§ Activity:
Print exactly the lines below between the line holding "60 mg | 14% |" and the line holding "L-Lysine Hydrochloride) | | * |", inclusive, and nothing more.

§ Information:
★ ★ ★ ★
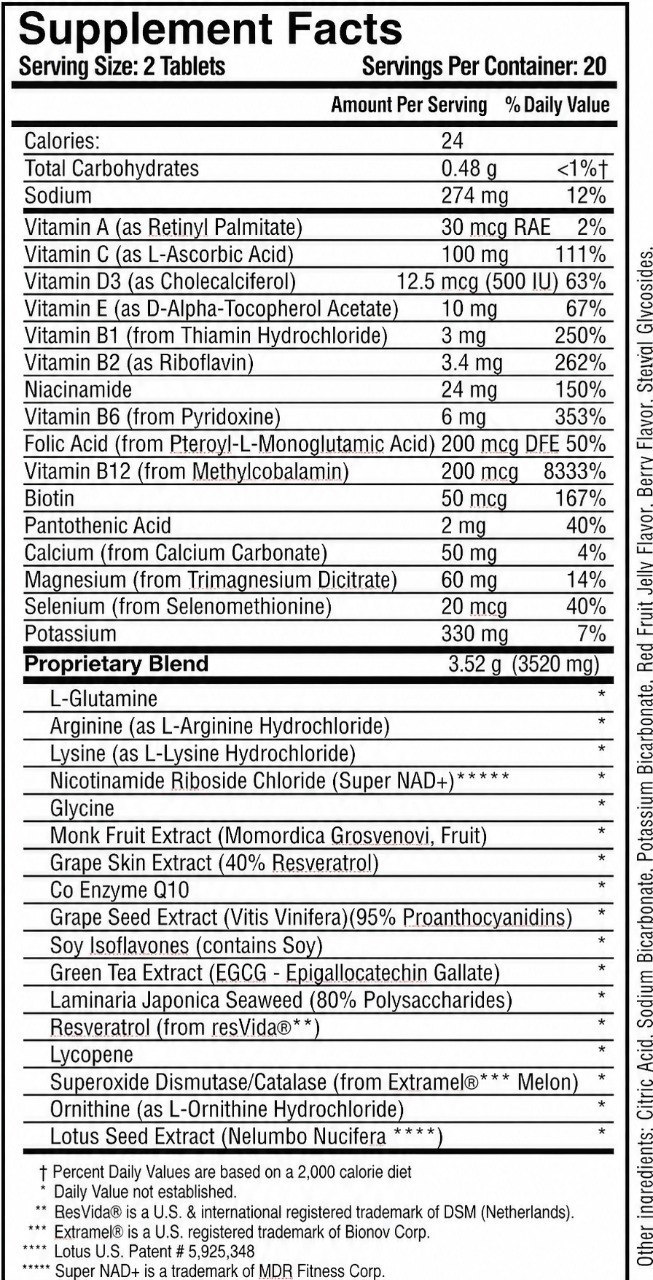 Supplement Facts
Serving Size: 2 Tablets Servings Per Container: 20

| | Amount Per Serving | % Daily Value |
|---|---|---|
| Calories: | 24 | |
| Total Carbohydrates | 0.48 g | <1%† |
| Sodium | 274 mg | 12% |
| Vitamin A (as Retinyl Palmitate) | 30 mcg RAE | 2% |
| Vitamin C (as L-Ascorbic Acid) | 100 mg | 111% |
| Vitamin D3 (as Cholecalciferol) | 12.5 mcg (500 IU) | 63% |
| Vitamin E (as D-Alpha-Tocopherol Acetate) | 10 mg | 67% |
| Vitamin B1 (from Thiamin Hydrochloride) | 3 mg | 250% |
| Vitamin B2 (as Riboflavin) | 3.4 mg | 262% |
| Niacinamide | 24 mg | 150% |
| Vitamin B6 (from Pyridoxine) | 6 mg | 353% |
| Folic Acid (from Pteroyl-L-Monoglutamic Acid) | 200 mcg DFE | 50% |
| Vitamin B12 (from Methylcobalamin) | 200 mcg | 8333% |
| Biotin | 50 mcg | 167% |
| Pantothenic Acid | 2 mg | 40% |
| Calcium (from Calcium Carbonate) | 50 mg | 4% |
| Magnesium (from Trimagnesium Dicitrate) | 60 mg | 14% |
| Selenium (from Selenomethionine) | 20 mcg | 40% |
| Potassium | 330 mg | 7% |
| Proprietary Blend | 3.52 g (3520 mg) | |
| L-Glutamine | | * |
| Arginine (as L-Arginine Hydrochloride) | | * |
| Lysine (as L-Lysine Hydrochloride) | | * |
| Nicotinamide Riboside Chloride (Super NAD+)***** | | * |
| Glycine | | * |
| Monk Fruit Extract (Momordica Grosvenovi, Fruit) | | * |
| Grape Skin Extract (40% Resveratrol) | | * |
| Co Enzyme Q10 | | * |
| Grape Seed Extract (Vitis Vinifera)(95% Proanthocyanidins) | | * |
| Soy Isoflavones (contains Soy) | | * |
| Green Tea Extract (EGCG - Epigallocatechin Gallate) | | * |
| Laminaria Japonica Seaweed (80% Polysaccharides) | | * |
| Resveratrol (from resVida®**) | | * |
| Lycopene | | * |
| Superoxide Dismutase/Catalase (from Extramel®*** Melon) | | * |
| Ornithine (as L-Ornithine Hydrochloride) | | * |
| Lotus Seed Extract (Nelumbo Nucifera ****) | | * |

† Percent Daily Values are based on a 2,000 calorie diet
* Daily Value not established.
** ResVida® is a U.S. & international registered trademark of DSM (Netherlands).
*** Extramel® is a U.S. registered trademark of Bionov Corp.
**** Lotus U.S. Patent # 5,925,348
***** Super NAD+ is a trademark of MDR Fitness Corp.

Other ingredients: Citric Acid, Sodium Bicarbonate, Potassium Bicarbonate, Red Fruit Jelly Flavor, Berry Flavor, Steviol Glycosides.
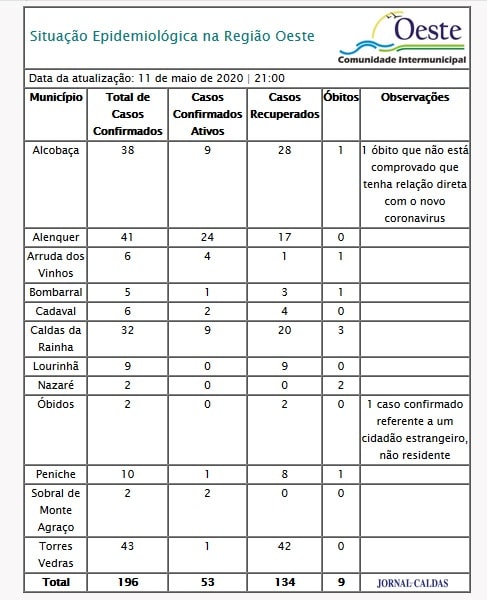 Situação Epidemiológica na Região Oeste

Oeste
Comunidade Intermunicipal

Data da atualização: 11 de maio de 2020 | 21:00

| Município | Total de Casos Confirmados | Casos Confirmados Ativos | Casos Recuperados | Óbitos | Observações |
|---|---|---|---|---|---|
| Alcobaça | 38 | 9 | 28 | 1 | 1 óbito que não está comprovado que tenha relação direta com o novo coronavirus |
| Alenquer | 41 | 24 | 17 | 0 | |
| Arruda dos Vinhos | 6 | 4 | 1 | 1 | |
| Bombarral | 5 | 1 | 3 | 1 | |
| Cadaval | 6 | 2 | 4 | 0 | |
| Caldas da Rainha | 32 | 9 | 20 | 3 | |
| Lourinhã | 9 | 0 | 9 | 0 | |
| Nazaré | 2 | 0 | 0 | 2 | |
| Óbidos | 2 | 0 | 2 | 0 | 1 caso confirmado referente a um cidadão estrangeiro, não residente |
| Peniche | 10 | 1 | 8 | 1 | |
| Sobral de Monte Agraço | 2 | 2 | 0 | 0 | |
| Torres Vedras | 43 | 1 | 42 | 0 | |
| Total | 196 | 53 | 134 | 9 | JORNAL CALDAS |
★ ★ ★ ★
§ Your solution:
| Magnesium (from Trimagnesium Dicitrate) | 60 mg | 14% |
| Selenium (from Selenomethionine) | 20 mcg | 40% |
| Potassium | 330 mg | 7% |
| Proprietary Blend | 3.52 g (3520 mg) | |
| L-Glutamine | | * |
| Arginine (as L-Arginine Hydrochloride) | | * |
| Lysine (as L-Lysine Hydrochloride) | | * |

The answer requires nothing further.